Despite parenteral artesunate therapy, the fatality rate of cerebral malaria remains high. Adjunctive therapy targeting the underlying pathophysiology of cerebral malaria may further improve the clinical outcome. Endothelial activation and dysfunction is a central process in the pathogenesis of cerebral malaria. An improved understanding of how endothelium is perturbed in cerebral malaria may yield novel strategies to diagnose and intervene. Here, we discuss recent findings on the key molecular mediators of endothelial activation/dysregulation in cerebral malaria, and innovative endothelial-based experimental approaches to improve detection and treatment.

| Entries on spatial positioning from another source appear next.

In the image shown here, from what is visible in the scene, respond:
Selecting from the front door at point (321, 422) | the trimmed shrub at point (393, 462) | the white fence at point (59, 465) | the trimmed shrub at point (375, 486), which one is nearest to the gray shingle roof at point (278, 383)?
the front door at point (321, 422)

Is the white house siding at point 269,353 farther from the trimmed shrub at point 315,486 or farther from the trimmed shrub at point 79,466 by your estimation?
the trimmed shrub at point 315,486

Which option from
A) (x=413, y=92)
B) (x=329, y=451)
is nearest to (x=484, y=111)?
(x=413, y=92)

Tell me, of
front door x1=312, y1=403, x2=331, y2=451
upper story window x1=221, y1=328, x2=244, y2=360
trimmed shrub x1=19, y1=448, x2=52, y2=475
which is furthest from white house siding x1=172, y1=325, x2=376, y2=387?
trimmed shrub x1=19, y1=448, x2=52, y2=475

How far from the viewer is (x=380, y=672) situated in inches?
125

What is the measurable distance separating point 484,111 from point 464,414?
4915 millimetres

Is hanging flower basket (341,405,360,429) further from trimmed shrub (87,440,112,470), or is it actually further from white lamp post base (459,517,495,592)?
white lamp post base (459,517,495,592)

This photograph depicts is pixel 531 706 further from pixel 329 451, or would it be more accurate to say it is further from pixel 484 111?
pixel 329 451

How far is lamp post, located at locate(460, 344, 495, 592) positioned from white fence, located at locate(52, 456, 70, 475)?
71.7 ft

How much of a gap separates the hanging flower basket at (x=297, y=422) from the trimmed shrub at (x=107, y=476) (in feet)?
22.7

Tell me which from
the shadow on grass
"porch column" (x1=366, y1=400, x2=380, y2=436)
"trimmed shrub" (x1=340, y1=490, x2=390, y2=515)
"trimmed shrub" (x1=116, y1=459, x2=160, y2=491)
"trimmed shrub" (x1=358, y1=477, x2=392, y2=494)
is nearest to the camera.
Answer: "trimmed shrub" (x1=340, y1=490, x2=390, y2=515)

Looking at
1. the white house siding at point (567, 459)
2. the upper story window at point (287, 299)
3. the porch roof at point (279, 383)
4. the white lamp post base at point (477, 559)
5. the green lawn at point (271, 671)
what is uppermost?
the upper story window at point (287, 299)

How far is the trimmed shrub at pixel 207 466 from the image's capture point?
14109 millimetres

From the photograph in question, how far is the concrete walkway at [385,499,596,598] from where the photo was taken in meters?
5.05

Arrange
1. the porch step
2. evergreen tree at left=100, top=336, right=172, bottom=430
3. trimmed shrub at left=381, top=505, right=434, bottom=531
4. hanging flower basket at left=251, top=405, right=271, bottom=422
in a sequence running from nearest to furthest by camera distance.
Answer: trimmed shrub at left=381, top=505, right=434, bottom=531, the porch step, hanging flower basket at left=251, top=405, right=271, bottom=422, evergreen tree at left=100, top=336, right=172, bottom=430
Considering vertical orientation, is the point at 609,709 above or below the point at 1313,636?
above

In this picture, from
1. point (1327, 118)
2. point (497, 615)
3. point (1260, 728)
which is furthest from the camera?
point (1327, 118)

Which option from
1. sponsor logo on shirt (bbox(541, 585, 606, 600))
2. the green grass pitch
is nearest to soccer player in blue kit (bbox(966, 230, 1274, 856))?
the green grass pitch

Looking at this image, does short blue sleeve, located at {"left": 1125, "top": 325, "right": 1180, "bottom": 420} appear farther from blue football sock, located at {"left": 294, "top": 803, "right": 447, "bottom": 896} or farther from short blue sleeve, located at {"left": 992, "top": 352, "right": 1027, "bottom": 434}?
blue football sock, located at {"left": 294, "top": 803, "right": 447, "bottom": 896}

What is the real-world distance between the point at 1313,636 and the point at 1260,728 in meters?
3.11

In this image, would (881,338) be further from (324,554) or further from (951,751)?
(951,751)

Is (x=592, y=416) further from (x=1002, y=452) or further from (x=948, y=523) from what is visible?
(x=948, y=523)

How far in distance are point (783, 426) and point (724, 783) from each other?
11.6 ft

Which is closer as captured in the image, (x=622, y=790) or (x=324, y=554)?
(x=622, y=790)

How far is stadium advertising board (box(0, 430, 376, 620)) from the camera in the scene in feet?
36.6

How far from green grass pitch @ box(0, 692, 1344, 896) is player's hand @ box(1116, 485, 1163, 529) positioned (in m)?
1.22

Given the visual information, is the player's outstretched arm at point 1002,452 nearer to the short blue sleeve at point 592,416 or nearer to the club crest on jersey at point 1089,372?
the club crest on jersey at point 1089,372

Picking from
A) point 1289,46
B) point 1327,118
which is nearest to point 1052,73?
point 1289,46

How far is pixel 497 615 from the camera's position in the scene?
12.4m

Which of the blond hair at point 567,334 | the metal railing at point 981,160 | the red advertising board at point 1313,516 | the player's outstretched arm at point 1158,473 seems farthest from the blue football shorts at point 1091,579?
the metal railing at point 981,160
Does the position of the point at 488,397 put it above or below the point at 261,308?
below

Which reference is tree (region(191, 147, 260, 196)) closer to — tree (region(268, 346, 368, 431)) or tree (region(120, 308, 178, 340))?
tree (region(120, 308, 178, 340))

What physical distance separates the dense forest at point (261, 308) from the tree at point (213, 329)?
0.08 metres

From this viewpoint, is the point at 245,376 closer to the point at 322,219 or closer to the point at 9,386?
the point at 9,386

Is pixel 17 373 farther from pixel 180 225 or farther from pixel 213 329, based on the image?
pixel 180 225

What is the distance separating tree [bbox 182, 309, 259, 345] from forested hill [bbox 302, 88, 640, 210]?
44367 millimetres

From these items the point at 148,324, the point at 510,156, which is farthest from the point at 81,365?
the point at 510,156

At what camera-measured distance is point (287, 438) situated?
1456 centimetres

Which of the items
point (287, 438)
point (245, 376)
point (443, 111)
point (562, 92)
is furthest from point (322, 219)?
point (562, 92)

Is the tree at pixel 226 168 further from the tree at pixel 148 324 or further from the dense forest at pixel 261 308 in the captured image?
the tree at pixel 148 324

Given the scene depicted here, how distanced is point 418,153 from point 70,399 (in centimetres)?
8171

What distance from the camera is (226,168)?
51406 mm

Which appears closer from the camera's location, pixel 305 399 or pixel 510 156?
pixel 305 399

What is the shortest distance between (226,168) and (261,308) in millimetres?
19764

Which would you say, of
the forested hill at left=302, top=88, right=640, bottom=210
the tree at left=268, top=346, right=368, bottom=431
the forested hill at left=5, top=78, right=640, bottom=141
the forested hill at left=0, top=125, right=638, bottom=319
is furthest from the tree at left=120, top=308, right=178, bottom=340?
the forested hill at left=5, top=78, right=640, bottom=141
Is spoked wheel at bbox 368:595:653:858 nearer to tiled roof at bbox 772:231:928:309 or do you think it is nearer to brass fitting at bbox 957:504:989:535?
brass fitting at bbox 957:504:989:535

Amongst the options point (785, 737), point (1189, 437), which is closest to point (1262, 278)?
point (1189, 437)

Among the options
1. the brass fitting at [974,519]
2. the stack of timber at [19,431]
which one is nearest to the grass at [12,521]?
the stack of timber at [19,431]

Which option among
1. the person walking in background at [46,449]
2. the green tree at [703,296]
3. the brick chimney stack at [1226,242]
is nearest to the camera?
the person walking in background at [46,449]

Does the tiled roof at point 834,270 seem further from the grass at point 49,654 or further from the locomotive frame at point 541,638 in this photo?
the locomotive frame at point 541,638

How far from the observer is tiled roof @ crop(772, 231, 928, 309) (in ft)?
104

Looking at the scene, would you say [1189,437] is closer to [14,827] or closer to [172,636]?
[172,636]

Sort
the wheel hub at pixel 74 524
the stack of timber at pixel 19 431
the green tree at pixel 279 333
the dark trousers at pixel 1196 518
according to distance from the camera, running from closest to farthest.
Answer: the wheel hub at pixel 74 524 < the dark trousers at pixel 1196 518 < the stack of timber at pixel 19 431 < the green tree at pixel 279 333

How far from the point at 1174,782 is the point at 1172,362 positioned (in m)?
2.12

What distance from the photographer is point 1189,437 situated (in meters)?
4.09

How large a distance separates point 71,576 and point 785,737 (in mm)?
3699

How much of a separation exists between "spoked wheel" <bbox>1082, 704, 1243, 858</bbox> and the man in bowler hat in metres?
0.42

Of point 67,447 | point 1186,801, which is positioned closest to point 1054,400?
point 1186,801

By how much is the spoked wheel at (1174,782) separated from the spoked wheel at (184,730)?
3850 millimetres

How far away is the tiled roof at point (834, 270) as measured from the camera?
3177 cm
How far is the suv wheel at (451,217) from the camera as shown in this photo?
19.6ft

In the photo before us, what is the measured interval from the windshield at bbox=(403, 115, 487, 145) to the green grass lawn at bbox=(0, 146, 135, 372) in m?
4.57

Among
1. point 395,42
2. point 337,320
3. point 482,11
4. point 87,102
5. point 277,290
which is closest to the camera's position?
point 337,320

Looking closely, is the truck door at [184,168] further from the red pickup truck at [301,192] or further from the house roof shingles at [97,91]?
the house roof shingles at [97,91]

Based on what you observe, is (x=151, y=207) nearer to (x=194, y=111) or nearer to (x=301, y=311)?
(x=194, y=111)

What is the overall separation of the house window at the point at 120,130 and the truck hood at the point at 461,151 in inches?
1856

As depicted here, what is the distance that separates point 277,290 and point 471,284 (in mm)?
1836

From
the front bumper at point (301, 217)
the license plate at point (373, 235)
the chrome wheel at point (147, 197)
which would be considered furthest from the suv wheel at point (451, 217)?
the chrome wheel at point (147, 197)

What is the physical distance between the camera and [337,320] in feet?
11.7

Biomarkers of endothelial activation [e.g., angiopoietin (Ang)-1, Ang-2, and a soluble form of the Ang-receptor (soluble Tie-2)] have been shown to be reliable predictors of malarial disease severity and mortality, and may improve clinical triage and management. Moreover, they may represent novel therapeutic targets to improve clinical outcome. Restoring bioavailable nitric oxide by administration of inhaled nitric oxide or its substrate, L-arginine, may rescue endothelial function, decrease Ang-2, and improve disease outcome in cerebral malaria.

Interventions targeting the Ang-Tie-2 axis to promote endothelial quiescence, including agents to improve endothelial nitric oxide, represent potential adjunctive therapies for cerebral malaria.